> **Selected text**

-- BEGIN --

We continued to train volunteers in seahorse surveys so that they understand the methodology and can do basic seahorse monitoring. However only a few seahorse surveys were completed as we have focused on our reef surveys this month.
As if the volunteers didn't already have enough to learn with the reef surveys we have now altered our surveys a little. The data collected now is much more detailed; the main changes are recording many more fish species and also looking more specifically at the substrate composition. Our amazing volunteers have worked so hard at learning all these different aspects and have successfully completed 5 surveys. The surveys have involved going to some sites a little further around the island.
Excitingly this month we had two separate sightings of sea turtles at two different dive sites that we regularly dive. There have been 5 turtles seen in the area in the last 3 years so to see two this month is a very positive sign that the health of the ecosystem is really improving.
Also this month on the crossing from Sihanoukville to the island a pod of dolphins was sighted. It is an encouraging sign that bigger sea creatures are coming back because when there is chronic over fishing like there is in Cambodia the big things are first to go.
Illegal Fishing Activities
We felt like we were back at day one of the project this month with the return of the trawling boats in large numbers. For the past three years our biggest battle has been stopping the trawling boats, and it was all going well. They were respecting the laws and staying out of the community fishing area.
However this month more than 20 boats were brought in and processed. With the increase in biodiversity in the area and the increase in village catches the boats returned. This development saw the introduction of boat watch where volunteers take turns watching for the trawling boats on the far side of the village were the boats can come and go without being observed by the village and the volunteers when they are going about the day's regular routine.
There was also a small Vietnamese boat caught, which had illegally collected sea cucumbers.

-- END --

> **Raw records**
-- BEGIN --

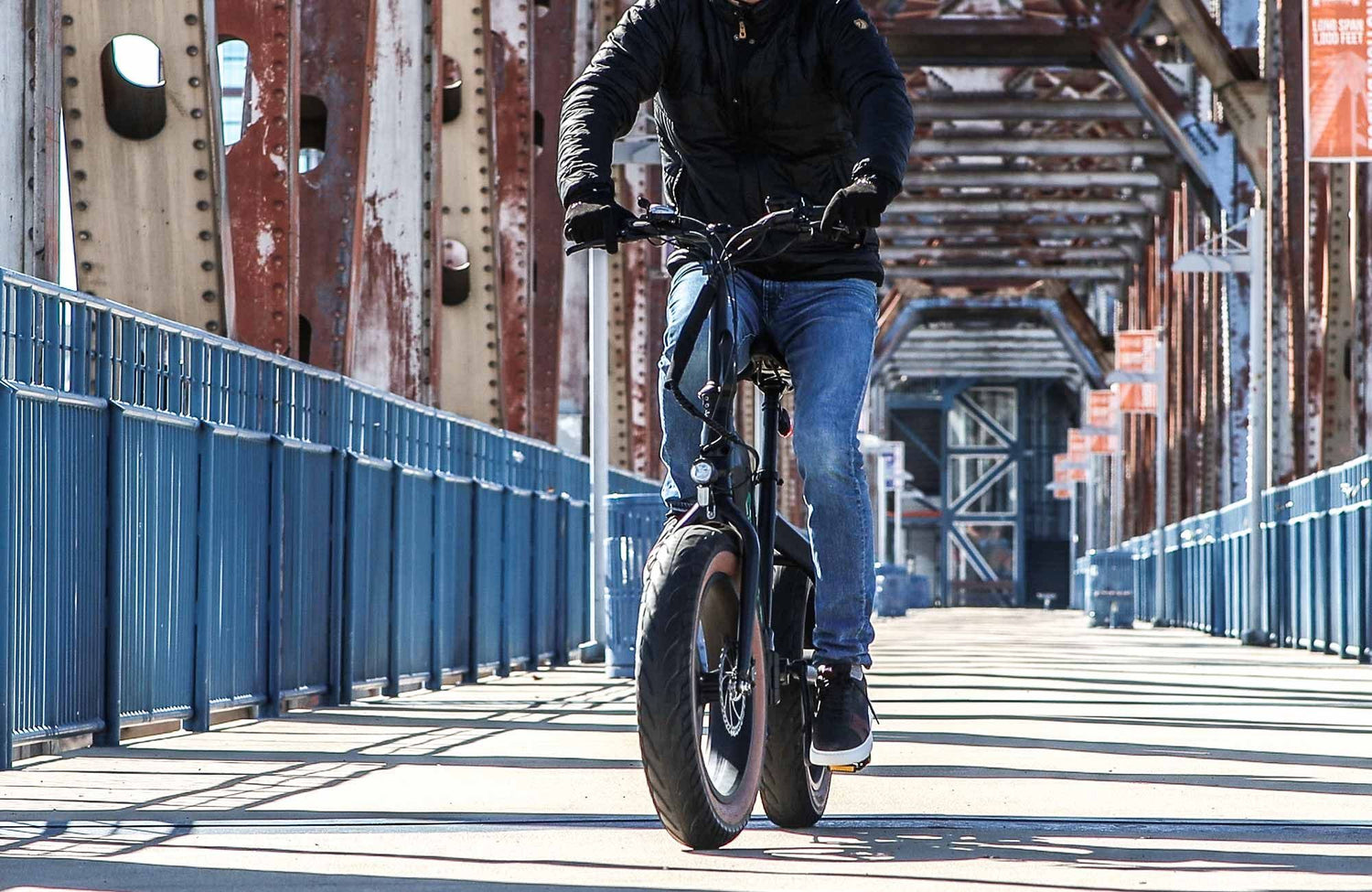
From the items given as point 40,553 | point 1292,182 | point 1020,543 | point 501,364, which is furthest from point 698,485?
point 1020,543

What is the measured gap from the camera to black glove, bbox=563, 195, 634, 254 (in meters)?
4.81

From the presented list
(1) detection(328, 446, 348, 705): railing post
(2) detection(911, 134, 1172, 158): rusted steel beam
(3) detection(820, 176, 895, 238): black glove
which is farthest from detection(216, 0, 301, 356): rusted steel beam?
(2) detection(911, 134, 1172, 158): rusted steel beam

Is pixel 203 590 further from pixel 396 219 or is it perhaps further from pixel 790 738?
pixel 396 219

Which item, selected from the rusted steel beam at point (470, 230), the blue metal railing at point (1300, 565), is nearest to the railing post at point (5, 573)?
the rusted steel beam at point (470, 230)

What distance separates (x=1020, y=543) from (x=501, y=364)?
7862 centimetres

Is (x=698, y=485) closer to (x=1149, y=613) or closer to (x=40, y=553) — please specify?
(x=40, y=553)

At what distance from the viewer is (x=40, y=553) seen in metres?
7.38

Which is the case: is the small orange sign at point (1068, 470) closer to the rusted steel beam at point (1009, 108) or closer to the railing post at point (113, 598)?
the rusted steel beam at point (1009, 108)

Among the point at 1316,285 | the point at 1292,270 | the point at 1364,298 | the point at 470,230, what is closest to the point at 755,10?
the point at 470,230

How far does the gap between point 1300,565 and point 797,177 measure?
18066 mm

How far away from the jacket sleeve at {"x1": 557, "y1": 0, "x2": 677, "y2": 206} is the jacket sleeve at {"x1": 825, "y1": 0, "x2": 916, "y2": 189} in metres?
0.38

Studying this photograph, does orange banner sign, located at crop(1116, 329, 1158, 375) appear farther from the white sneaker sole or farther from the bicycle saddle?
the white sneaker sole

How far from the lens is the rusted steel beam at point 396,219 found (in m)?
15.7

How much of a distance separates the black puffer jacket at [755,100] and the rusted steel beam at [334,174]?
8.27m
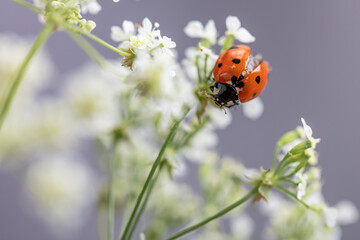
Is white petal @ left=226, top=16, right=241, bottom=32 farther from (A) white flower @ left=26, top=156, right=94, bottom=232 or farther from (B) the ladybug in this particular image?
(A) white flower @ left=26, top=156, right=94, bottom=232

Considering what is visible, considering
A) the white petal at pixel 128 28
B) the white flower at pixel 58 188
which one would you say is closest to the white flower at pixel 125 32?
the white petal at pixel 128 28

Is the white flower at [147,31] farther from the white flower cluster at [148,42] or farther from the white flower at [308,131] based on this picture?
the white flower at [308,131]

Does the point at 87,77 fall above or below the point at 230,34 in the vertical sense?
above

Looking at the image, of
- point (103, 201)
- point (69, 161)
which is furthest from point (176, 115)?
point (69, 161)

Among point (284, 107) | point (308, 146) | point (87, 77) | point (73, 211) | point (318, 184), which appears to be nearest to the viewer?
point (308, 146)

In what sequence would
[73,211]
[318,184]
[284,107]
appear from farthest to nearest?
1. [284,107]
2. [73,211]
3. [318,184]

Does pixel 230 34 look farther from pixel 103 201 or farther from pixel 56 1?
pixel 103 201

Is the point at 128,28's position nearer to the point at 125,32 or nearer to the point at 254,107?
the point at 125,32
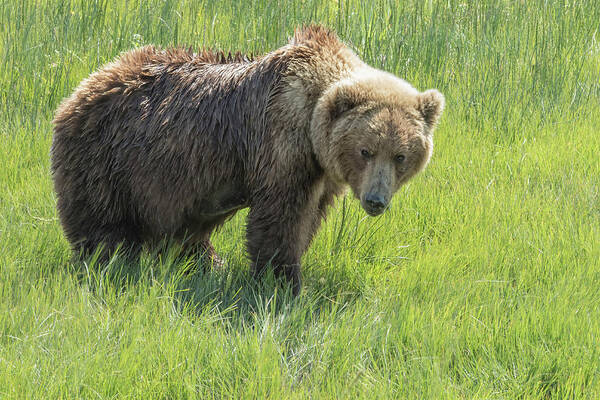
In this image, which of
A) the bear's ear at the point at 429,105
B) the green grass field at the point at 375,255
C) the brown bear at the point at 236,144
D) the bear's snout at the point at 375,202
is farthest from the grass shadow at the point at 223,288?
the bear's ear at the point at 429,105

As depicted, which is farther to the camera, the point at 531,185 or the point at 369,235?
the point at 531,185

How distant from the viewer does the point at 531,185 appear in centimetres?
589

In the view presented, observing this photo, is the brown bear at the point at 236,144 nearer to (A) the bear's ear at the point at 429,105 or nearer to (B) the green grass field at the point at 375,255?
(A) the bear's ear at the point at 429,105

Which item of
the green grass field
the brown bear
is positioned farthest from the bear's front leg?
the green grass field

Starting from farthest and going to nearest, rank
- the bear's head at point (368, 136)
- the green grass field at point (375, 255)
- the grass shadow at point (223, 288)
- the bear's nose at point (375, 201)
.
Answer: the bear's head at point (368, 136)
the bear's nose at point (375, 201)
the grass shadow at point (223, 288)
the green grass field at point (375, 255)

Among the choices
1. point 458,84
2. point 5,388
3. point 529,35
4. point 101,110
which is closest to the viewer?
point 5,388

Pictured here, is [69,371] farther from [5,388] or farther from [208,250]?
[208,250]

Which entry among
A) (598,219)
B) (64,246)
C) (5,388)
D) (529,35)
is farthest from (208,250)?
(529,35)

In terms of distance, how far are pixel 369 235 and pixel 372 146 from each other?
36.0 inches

-- END --
-- BEGIN --

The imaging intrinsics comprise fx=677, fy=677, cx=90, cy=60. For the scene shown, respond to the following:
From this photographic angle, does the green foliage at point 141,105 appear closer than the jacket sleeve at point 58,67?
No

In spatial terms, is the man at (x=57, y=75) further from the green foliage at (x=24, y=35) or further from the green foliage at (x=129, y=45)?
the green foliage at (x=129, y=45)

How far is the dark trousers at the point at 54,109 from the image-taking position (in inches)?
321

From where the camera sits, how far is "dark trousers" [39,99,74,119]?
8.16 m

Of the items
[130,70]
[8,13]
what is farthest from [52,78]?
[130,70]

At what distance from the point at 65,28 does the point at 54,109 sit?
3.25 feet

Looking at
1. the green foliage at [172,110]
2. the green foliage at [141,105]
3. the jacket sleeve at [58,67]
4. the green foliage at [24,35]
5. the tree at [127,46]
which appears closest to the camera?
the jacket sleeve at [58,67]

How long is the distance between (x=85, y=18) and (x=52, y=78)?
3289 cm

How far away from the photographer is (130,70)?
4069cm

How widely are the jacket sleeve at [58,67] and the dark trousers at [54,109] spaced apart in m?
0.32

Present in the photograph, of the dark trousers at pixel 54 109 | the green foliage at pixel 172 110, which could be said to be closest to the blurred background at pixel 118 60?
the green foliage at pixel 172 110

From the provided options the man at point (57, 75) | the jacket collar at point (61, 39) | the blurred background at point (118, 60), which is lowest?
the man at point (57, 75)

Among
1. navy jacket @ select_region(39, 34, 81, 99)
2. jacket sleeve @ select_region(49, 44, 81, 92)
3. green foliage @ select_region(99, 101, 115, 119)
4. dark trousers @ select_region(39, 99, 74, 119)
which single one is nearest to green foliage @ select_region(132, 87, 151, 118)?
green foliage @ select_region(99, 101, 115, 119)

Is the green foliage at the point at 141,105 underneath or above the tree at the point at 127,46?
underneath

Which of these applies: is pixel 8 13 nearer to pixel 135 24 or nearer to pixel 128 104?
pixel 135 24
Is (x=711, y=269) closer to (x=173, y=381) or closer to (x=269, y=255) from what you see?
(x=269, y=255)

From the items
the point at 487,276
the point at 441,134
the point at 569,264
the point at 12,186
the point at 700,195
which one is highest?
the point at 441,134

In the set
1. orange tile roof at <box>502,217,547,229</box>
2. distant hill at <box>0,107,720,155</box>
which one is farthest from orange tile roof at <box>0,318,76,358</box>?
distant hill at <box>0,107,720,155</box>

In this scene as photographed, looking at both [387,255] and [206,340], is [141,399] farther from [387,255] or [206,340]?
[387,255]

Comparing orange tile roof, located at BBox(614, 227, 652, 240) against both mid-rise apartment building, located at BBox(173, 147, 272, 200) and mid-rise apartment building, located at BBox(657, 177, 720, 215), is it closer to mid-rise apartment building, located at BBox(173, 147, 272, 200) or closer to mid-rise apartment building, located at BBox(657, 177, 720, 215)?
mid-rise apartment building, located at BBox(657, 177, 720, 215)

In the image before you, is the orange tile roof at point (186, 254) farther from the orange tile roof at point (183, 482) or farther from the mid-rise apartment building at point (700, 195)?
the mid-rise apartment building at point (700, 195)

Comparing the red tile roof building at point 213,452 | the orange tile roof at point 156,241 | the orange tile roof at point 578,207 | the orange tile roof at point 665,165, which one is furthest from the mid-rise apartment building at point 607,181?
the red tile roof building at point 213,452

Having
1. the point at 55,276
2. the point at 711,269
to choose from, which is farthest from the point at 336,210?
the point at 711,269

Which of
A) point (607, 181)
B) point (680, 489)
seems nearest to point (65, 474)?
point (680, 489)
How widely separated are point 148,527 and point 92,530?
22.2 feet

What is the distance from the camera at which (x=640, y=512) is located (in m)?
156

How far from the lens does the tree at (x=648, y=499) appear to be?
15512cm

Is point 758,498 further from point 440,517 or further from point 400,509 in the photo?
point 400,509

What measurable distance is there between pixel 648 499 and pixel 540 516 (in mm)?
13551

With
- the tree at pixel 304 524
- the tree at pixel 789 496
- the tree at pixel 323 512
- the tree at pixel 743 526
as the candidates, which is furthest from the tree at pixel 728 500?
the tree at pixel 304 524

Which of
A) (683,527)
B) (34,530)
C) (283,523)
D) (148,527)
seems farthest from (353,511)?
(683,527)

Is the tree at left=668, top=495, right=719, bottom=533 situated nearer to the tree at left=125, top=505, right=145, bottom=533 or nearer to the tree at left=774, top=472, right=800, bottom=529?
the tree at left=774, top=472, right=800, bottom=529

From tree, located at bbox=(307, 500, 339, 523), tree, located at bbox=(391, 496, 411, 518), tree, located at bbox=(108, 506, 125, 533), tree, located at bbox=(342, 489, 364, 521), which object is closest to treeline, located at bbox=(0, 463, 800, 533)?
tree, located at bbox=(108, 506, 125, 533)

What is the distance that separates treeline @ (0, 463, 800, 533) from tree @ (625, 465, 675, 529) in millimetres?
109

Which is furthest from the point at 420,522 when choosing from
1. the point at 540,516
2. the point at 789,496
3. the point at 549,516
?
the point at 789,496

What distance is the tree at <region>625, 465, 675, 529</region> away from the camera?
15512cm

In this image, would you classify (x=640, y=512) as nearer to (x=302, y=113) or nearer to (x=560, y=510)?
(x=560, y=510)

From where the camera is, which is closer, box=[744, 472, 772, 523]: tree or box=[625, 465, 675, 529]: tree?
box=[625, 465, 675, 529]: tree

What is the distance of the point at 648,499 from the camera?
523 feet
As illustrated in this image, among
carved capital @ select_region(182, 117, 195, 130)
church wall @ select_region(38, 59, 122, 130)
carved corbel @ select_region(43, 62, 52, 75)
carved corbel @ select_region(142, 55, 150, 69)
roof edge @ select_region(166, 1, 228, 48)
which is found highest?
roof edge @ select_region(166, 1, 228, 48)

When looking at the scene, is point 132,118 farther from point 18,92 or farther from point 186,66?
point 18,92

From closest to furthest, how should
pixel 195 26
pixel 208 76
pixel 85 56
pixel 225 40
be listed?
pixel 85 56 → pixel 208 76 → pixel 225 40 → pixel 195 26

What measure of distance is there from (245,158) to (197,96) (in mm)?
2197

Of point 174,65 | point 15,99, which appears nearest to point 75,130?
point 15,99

-- END --

> **Set exercise A**
Write out the stretch of the marine conservation update from "Illegal Fishing Activities" through "day's regular routine.".
> **Set exercise B**
Continue the marine conservation update from the point where it stops.
The rows have no role here.

> **Task response A**
Illegal Fishing Activities
We felt like we were back at day one of the project this month with the return of the trawling boats in large numbers. For the past three years our biggest battle has been stopping the trawling boats, and it was all going well. They were respecting the laws and staying out of the community fishing area.
However this month more than 20 boats were brought in and processed. With the increase in biodiversity in the area and the increase in village catches the boats returned. This development saw the introduction of boat watch where volunteers take turns watching for the trawling boats on the far side of the village were the boats can come and go without being observed by the village and the volunteers when they are going about the day's regular routine.

> **Task response B**
Reptile and Amphibian Project
Visiting academics from America came to the island in order to try and create a species list of all reptiles and amphibians on the island. They went trekking in the jungle however most of their species came from pictures that staff and volunteers had taken over the years of the project. After they left it was up to the volunteers to take on the jungle treks and try and document as many different species as possible.
The kid’s classes are continuing smoothly and it is nice for our permanent English teacher to have the help of two volunteers who are here to help out with the teaching. This month has also seen the introduction of a new class for the older boys in the village and includes the village chief. These guys all work in some way with foreigners either on boats, guest bungalows or on the project, as a result their English lessons are tailored to help them converse with tourists.
Another successful games day was held with similar activities as last month with the addition of pier jumping. About 50 children, 20 volunteers and a few adults were involved; it has proved a great way for the project and village to meet.
Our dive boat came out of the water for a clean and a new coat of paint, it is now back in the water and is easily the most recognisable longtail in the water.
A mini gardening project has started up with volunteers planting chilli, tomato, capsicum and pumpkin seeds in small containers. Fingers crossed that in the next few months we will have some home grown produce.